DOCUMENT PASSAGE Start Marker
The popular ITV soap is to feature a storyline depicting Laurel and Jai grappling with a decision to abort their child after a diagnosis of Down’s syndrome.
Trailblazer and rising catwalk star Kate Grant, who has Down’s syndrome, has hit out at the programme makers for reinforcing outdated attitudes about the genetic condition.
The 22-year-old from Cookstown said: “I go to college, I have friends, I have a career as a model and have walked both London and Belfast Fashion Week.
“I have been an ambassador for the Special Olympics in Abu Dhabi, I have presented an award at the American Influencer Awards in Hollywood, I have spoken at the UN in Geneva, I have been an ambassador for Benefit Makeup. I have been in one of River Island’s TV commercials, I have been a cover girl on a magazine.
“I am sassy, fun and a girly girl who loves glitz and glam but also cosy pamper nights in my pyjamas with my mum and sister.
“I love life and life loves me and this is my right, a right that I have because my parents made the decision that I was enough, that I mattered and I do. All people with Down’s syndrome matter and have a right to life. Please don’t show the world any different.
“I am Kate Grant and I am a model – Down’s syndrome doesn’t define me.”
Emmerdale bosses are facing growing calls to bin the controversial storyline, with a petition calling for it to be scrapped so far attracting tens of thousands of signatures.
Margaret Watson (44), whose 10-year-old Luciah has Down’s syndrome, has expressed her disappointment that such a popular programme is promoting the position that a diagnosis of Down’s syndrome should be regarded as negative and urged anyone who receives such a diagnosis to speak to parents of children with the condition.
She said: “I wouldn’t change Luciah for the world,” said the mum-of-three from Lisburn.
“It makes me so sad because a lot of the information available to parents of children with Down’s syndrome is so outdated.
“Emmerdale has millions of viewers and this storyline could really cause additional distress for people out there who are finding out they have a baby with Down’s syndrome.
“When we found out Luciah had Down’s syndrome, we were told she would probably never walk or talk which isn’t the case, we were told that people with Down’s syndrome have a life expectancy into their 20s, when they live to be 60 or 70.
“Even if you look Down’s syndrome up on the internet, the information is so negative yet Luciah and all the other children with Down’s syndrome that I know bring their families so much joy.”
DOCUMENT PASSAGE End Marker
• _PROBLEM STATEMENT_: In the article about the Emmerdale storyline, what town is Kate Grant from? The material isn't needed here.
AVAILABLE DATA Start Marker
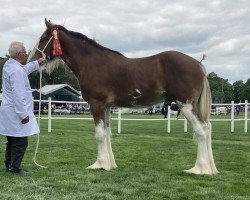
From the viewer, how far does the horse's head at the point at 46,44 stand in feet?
24.6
AVAILABLE DATA End Marker
• _RESULT FOR THIS EXERCISE_: Cookstown